What to do » Please summarize the passage below on CNT parameters and the audio encryption scheme in two sentences.
+++ Selected passage
Additionally, it is important to remark that p=65537, the characteristic of the finite field employed in the example developed above, is a Fermat prime, i. e., it has the form $p=2^{2^{s}}+1$, with s=4. In the cases where p is a Fermat prime, the possible multiplicative orders of the elements of GF(p) are divisors of $p-1=2^{2^{s}}$ and CNT whose lengths are also a power of two can be defined (see Definition 2). This allows to use standard radix-2 decimation-in-time and decimation-in-frequency fast algorithms to compute the CNT [10]. On the other hand, if p=2^s−1, it is a Mersenne prime. In the cases where p is a Mersenne prime, multiplications by powers of 2 (mod p) correspond to a bit shift. This means that, if the CNT kernel is expressed as a sum of powers of two, multiplication-free transforms can be constructed [3, 16].

Usually, the parameters of a CNT to be used in the processing of a specific signal are chosen in a way such that the computational advantages mentioned above can be achieved. If a signal has samples whose values are integers in the range 0−M, for instance, the smallest Fermat (or Mersenne) prime greater than M is selected and a transform defined over the corresponding finite field is constructed. This premise is considered in the design of the encryption scheme introduced in the next section.

3 The encryption scheme

The proposed encryption scheme is illustrated in Fig. 1. It requires the definition of a CNT over the smallest prime finite field in which the range of integer values assumed by the audio samples can be mapped. In this paper, we have designed the proposed encryption scheme to be applied to 16 bits/sample noncompressed audio signals; each sample assumes an integer value in the range 0−65535 and the CNT given in the example presented in Section 2 is used. In step 1 of our scheme, the CNT matrix C is constructed (see Fig. 1).
++++++
+++ Dataset rows
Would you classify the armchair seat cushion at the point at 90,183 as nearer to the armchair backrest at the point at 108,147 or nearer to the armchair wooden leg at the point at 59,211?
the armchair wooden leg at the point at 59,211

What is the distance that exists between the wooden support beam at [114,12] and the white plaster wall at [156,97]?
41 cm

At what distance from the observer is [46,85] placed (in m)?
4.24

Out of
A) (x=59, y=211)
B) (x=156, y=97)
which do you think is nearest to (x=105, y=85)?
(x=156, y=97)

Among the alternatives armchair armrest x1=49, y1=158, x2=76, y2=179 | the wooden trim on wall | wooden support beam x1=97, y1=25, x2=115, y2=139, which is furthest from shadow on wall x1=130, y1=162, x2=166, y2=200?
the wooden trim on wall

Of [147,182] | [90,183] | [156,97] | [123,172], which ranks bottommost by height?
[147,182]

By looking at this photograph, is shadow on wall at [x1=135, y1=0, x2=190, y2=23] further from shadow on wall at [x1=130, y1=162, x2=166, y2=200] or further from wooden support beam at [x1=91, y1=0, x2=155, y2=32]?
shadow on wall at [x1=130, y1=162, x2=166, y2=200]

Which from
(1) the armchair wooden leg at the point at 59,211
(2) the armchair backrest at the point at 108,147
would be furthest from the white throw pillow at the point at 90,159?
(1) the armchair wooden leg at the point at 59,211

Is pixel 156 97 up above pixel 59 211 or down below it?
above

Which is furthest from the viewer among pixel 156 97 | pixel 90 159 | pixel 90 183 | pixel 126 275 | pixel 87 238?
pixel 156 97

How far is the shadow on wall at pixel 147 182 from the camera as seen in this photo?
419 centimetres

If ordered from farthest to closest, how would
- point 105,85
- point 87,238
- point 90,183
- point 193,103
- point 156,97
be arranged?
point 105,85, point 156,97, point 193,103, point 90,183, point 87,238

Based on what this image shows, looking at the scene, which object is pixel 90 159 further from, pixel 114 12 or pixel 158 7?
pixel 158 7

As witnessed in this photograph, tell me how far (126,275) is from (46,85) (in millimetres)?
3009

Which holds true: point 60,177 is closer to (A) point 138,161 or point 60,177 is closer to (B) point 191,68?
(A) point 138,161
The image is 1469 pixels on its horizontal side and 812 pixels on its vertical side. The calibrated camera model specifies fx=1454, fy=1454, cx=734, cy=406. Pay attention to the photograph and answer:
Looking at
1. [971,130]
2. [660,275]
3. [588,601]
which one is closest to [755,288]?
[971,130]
++++++
+++ Dataset rows
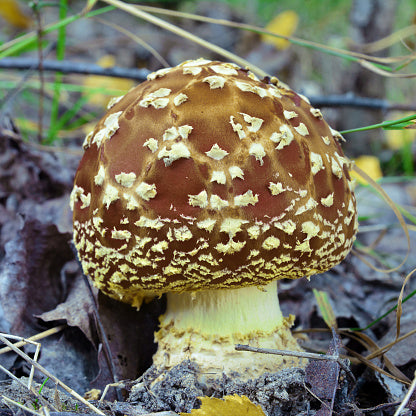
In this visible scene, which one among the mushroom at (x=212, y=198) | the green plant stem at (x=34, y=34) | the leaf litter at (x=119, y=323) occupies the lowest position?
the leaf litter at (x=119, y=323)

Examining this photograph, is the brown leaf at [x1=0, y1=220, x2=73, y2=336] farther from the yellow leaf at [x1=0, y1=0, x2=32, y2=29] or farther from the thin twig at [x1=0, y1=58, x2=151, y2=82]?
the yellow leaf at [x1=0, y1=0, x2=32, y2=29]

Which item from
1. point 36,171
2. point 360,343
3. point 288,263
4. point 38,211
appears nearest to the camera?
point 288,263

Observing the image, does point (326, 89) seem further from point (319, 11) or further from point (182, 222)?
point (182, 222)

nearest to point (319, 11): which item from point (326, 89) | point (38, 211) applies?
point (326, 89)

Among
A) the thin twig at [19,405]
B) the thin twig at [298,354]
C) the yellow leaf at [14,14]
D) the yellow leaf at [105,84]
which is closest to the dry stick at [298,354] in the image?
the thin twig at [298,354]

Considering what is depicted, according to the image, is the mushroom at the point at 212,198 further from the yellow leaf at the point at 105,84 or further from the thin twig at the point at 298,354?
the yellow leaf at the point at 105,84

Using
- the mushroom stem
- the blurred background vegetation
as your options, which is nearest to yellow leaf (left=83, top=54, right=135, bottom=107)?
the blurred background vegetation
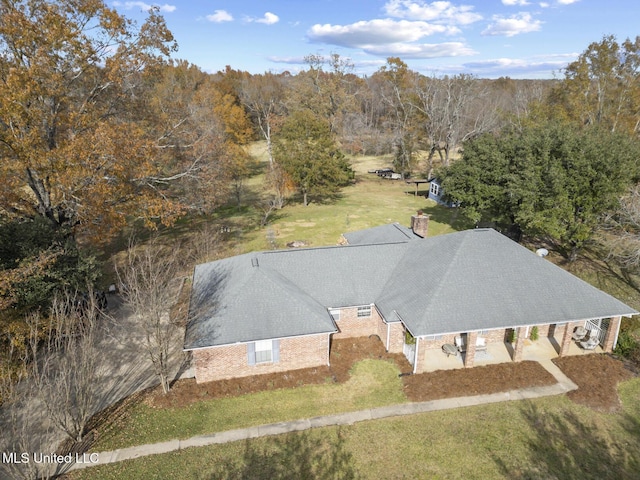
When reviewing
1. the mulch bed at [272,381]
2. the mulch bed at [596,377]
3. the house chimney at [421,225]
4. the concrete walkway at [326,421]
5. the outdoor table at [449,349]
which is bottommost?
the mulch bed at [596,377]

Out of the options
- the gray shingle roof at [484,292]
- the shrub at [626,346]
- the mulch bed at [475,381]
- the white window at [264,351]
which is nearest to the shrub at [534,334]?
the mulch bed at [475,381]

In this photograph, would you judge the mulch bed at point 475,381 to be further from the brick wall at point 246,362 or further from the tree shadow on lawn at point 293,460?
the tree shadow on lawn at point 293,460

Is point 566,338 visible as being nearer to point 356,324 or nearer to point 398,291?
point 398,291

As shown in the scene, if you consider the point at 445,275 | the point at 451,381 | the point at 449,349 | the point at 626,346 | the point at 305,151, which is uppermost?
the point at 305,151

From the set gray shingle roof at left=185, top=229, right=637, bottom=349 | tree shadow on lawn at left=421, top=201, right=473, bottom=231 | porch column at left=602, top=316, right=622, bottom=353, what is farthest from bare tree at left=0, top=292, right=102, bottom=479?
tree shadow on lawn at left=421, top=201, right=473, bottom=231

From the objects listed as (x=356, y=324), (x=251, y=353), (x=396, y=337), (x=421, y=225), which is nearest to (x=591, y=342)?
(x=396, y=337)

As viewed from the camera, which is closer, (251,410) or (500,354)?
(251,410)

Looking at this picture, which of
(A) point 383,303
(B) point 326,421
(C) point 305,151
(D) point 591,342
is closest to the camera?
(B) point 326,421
++++++
Response to this exercise » When the field characteristic p is a Fermat prime, such as p=65537, CNTs whose lengths are powers of two can be computed with standard radix-2 fast algorithms, while a Mersenne prime turns multiplications by powers of 2 into bit shifts and allows multiplication-free transforms. The proposed encryption scheme for 16 bits/sample noncompressed audio, with samples in the range 0−65535, defines a CNT over the smallest prime finite field that can hold those values, and its first step constructs the CNT matrix C.